-- BEGIN SUPPLIED ENTRIES --
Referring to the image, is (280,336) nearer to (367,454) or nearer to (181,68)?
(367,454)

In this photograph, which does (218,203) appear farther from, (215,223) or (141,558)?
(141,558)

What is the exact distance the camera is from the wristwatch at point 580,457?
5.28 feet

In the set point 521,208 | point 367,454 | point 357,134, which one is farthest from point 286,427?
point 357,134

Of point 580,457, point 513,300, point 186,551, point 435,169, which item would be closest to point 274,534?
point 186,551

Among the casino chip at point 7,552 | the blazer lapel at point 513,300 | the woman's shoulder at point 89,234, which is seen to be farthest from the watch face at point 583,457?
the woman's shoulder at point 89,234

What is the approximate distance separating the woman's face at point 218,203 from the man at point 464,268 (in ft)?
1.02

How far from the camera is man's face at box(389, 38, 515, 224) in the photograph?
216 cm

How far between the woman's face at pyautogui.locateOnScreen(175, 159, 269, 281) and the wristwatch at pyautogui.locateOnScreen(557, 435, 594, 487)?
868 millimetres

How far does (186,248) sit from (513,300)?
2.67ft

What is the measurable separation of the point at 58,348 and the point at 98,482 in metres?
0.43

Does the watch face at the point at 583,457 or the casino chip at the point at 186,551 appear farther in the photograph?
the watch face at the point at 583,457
-- END SUPPLIED ENTRIES --
-- BEGIN SUPPLIED ENTRIES --
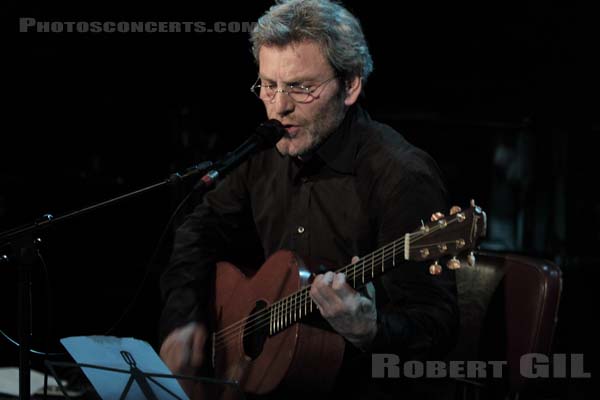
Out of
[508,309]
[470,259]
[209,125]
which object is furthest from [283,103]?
-- END SUPPLIED ENTRIES --
Return each line of the rows above that contains the word "from", copying every such line in full.

EXERCISE ANSWER:
In this photograph, which does (218,203) appear farther from, (215,223) or (141,558)?
What is the exact distance the camera is from the wristwatch at point 580,457?
In the set point 521,208 | point 367,454 | point 357,134, which one is farthest from point 286,427?
Among the casino chip at point 7,552 | the blazer lapel at point 513,300 | the woman's shoulder at point 89,234, which is seen to be farthest from the watch face at point 583,457?
What is the approximate distance separating the woman's face at point 218,203 from the man at point 464,268 (in ft)?
How far from the camera is man's face at box(389, 38, 515, 224) in the photograph?
How far does (186,248) sit from (513,300)?
which object is furthest from [283,103]?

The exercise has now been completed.